BEGIN Dataset content

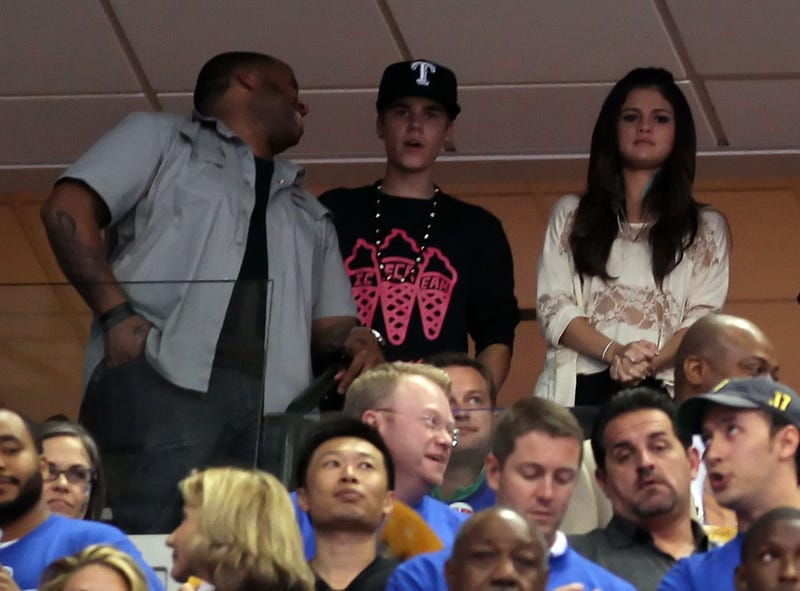 Kenny Hamilton and singers Justin Bieber and Selena Gomez attend Game Four of the 2011 NBA Finals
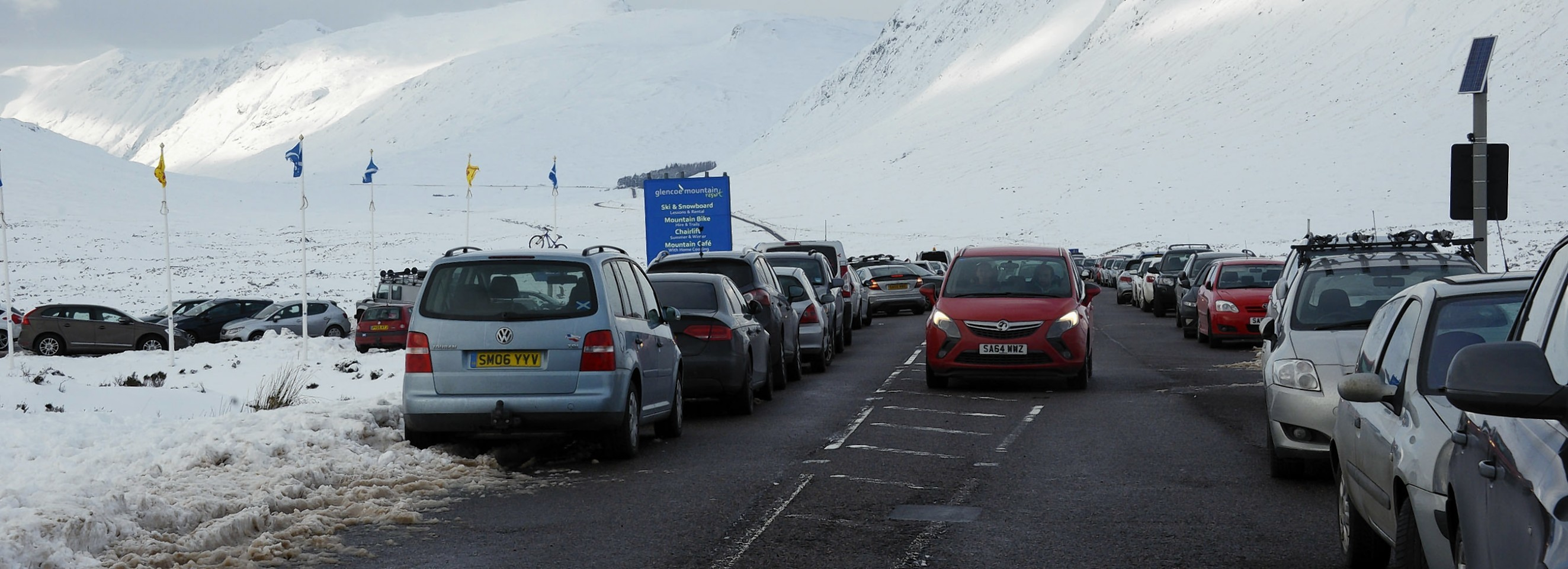 Cars line the busy A82 at Glencoe Mountain Resort yesterday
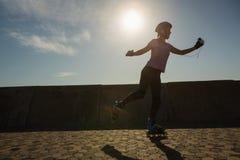 Fokussierter sportlicher blonder Eislauf gegen blauen Himmel Lizenzfreies Stockfoto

END Dataset content

- **What you are asked to do**
Restate the data word for word without pictures.

- **Your solution**
 Kenny Hamilton and singers Justin Bieber and Selena Gomez attend Game Four of the 2011 NBA Finals
 Cars line the busy A82 at Glencoe Mountain Resort yesterday
 Fokussierter sportlicher blonder Eislauf gegen blauen Himmel Lizenzfreies Stockfoto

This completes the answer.